> [Texte fourni]
Dans Karim, de Ousmane Socé Diop, Marième incarne la fille façonnée par les codes ancestraux : choix de l’époux par le clan, éducation maternelle tournée vers la domesticité, respect scrupuleux des normes. Pour Arlette Chemain Degrange, le personnage est un « pur produit de la tradition. Jeune fille formée selon l’éducation que lui a donnée sa mère, son histoire illustre la grandeur et la persistance des coutumes qui président au choix d’une épouse par le Samba Linguère. », fait-il savoir.
Pour autant, la femme est ici employée pour porter un jugement sur le caractère anachronique de certaines traditions qui enferment plus qu’elles ne libèrent.
Apologie de la tradition
En effet, sous une apparente docilité, Marième manipule habilement les traditions pour en tirer profit en ruinant un prétendant naïf. « Marième illustre la tradition tout en suggérant l’idée d’une évolution souhaitable. Son portrait se situe encore en-deçà de la ligne d’équilibre entre le passé immuable et la société se transformant », analyse Chemain Degrange.
Dans la Balade du Sabador, Sokhna Benga brosse le portrait de Mayé, une jeune fille refusant de se plier aux règles étouffantes d’une société traditionnelle qui impose aux femmes un rôle pré-formaté. « Elle s’était juré de vivre sa vie comme elle l’entendait et n’avait pas l’intention de se voir dicter sa conduite. Elle voulait être libre. Elle n’avait rien contre la société qui l’avait vue naître. Celle-ci continuait à exister et ça ne la gênait point. Elle ne se retrouvait pas en elle et par conséquent, ne voyait pas l’utilité de se conformer, par hypocrisie, à l’image que tous attendaient d’une femme », décrit l’auteure.
Mayé, en refusant de se plier à la tradition, rejette frontalement un système de pensée qui confine la femme aux rôles domestiques. Dès lors, pour Aminata Samb, les recoupements faits entre différentes œuvres littéraires sénégalaises laissent ainsi apparaître les constantes d’un portrait sociologique de la femme opprimée et confrontée à des « réalités bien connues dans notre société : la polygamie, le mariage forcé, la condition des veuves… », souligne-t-elle.
Elle cite à ce titre Mariama Ba. « Dans Une si longue lettre, elle déploie le portrait de Ramatoulaye, femme soumise qui élève seule ses neuf enfants après avoir été abandonnée par son mari. », analyse-t-elle.
Dès lors, ces portraits montrent que la femme opprimée dans la littérature sénégalaise est autant victime des coutumes que de leur instrumentalisation par le pouvoir masculin, qu’il soit familial, religieux ou politique.
Par exemple, Ousmane Sembène, dans son œuvre, dépeint la dureté du système patriarcal et de la polygamie. Que cela soit dans Les Bouts de bois de Dieu ou dans L’harmattan, les femmes apparaissent comme des figures de souffrance, assujetties aux décisions masculines et souvent reléguées au second plan de la vie publique.

> [À faire]
1. Reproduisez fidèlement le passage du texte sur la femme dans la littérature sénégalaise, de « Apologie de la » jusqu'à « analyse Chemain Degrange. » inclus.
2. Répondez aux questions suivantes à partir du texte sur la femme dans la littérature sénégalaise.
(a) D'après Arlette Chemain Degrange, de quoi Marième est-elle un « pur produit » ?
(b) Comment s'appelle la jeune fille dont Sokhna Benga fait le portrait dans la Balade du Sabador ?
(c) Combien d'enfants Ramatoulaye élève-t-elle seule dans Une si longue lettre ?

> [Données enregistrées]
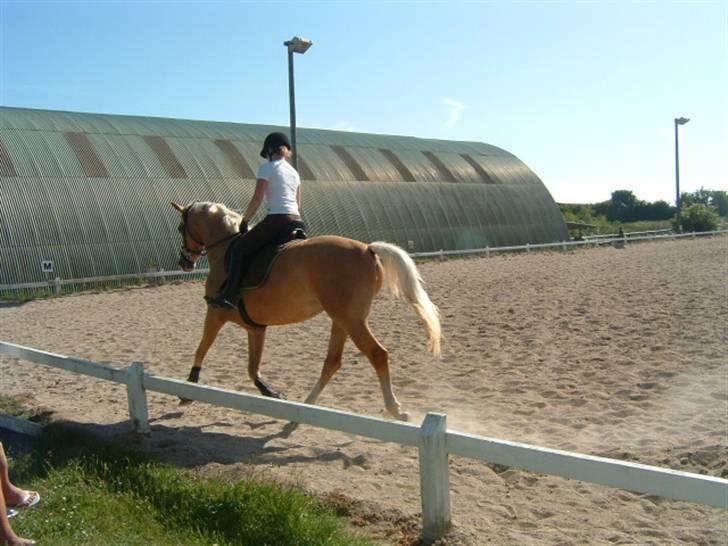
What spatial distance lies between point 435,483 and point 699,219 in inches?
1910

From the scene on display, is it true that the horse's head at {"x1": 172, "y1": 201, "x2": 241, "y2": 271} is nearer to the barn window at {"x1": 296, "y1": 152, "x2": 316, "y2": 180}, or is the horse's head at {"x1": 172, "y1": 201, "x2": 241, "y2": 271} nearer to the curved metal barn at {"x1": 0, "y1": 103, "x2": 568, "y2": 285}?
the curved metal barn at {"x1": 0, "y1": 103, "x2": 568, "y2": 285}

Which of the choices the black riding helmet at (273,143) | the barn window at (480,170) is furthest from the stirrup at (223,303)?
the barn window at (480,170)

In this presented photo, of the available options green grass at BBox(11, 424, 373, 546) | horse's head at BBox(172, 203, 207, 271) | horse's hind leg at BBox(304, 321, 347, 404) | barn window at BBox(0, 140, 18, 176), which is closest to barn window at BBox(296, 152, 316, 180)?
barn window at BBox(0, 140, 18, 176)

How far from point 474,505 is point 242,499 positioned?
1.44m

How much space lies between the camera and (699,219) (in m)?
46.2

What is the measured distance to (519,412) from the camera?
6.16 m

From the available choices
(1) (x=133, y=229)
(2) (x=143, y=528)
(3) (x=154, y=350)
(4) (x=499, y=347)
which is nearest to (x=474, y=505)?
(2) (x=143, y=528)

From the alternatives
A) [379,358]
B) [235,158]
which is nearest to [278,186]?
[379,358]

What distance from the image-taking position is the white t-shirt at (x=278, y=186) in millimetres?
6391

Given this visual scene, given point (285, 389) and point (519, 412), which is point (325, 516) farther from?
point (285, 389)

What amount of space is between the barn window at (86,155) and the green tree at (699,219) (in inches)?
1557

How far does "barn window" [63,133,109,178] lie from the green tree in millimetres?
39550

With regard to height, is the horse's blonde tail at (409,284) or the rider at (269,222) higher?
the rider at (269,222)

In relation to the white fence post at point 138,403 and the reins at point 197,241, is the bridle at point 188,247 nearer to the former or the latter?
the reins at point 197,241
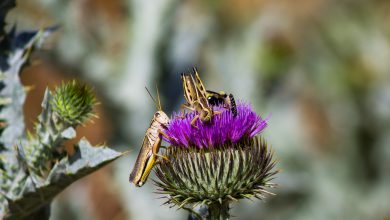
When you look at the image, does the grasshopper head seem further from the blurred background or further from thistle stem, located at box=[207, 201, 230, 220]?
the blurred background

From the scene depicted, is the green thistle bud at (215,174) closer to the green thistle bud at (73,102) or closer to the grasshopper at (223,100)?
the grasshopper at (223,100)

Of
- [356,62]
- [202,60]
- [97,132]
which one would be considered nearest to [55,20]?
[202,60]

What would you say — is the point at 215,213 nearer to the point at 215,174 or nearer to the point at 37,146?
the point at 215,174

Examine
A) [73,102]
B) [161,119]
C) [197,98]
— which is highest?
[197,98]

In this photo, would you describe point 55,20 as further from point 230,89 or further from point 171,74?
point 230,89

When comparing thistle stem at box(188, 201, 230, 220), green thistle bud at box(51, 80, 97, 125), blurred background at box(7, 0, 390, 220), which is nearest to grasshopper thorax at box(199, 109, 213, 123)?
thistle stem at box(188, 201, 230, 220)

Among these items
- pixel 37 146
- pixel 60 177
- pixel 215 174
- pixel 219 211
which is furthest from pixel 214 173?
pixel 37 146
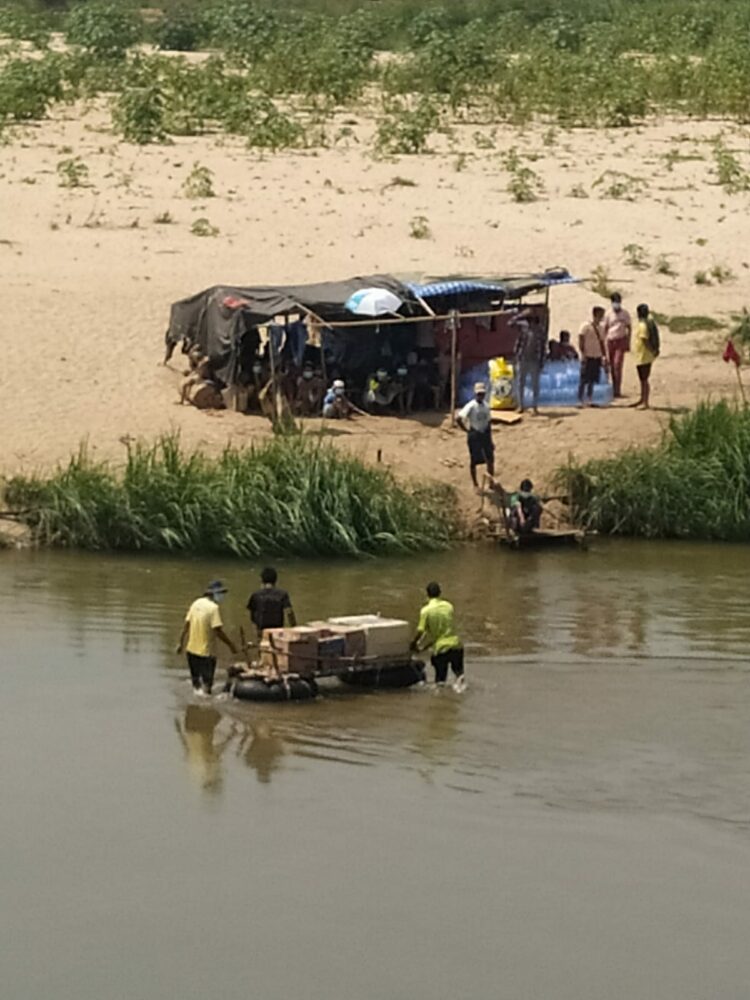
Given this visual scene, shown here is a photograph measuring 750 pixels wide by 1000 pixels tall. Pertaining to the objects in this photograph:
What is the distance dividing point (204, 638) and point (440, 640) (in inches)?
74.9

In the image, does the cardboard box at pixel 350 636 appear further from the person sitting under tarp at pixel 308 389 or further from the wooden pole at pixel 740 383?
the wooden pole at pixel 740 383

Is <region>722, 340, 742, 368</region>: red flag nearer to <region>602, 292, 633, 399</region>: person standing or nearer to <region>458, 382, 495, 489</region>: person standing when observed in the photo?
<region>602, 292, 633, 399</region>: person standing

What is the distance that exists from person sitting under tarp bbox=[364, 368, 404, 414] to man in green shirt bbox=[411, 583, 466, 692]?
24.5 ft

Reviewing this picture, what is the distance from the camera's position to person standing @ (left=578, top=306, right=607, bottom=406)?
26.3 meters

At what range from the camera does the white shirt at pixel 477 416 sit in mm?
24297

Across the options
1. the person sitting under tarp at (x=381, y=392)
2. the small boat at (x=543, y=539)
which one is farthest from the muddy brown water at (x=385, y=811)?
the person sitting under tarp at (x=381, y=392)

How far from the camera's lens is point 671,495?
2456 cm

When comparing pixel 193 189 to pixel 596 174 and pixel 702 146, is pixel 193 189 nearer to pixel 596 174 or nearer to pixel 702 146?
pixel 596 174

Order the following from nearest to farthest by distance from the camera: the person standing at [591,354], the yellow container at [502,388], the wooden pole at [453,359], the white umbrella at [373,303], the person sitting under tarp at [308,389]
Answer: the white umbrella at [373,303] → the wooden pole at [453,359] → the person sitting under tarp at [308,389] → the person standing at [591,354] → the yellow container at [502,388]

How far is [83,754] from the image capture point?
1736cm

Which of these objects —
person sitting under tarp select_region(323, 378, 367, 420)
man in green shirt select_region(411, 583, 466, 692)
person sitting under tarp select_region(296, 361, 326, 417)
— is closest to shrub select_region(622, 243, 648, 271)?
person sitting under tarp select_region(323, 378, 367, 420)

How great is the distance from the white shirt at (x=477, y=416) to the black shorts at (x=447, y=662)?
19.0 feet

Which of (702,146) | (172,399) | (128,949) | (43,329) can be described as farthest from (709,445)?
(702,146)

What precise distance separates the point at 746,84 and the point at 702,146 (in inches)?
164
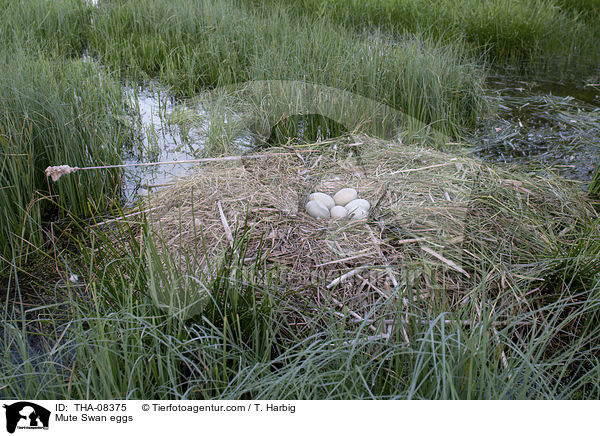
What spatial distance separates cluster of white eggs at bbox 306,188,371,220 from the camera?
2311mm

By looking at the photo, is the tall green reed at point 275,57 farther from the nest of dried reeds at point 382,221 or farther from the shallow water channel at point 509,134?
the nest of dried reeds at point 382,221

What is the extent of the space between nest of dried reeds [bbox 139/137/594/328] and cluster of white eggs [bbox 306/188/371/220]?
0.06 metres

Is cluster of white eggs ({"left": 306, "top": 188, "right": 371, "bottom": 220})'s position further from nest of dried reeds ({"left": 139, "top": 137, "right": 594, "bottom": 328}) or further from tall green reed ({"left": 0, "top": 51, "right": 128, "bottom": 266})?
tall green reed ({"left": 0, "top": 51, "right": 128, "bottom": 266})

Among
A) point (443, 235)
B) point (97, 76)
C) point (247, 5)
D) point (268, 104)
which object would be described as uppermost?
point (247, 5)

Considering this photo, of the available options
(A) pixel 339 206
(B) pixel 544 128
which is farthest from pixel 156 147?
(B) pixel 544 128

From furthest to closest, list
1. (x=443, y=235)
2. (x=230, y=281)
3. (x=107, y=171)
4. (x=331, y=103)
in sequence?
(x=331, y=103) < (x=107, y=171) < (x=443, y=235) < (x=230, y=281)

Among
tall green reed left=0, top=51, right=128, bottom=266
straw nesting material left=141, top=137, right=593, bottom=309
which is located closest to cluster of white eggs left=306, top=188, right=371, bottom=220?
straw nesting material left=141, top=137, right=593, bottom=309

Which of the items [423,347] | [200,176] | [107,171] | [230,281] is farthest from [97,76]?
[423,347]

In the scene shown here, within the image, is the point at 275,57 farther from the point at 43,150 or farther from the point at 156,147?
the point at 43,150

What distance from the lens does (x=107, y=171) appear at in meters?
2.69

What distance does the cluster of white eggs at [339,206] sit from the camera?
2311 millimetres

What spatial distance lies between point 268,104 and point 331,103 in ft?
1.58

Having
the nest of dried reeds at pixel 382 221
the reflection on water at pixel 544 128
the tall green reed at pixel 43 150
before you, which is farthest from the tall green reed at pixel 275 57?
the tall green reed at pixel 43 150

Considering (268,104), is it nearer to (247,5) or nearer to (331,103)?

> [Corrigé des exercices]
1.
Apologie de la tradition
En effet, sous une apparente docilité, Marième manipule habilement les traditions pour en tirer profit en ruinant un prétendant naïf. « Marième illustre la tradition tout en suggérant l’idée d’une évolution souhaitable. Son portrait se situe encore en-deçà de la ligne d’équilibre entre le passé immuable et la société se transformant », analyse Chemain Degrange.

2.
(a) De la tradition.
(b) Mayé.
(c) Neuf.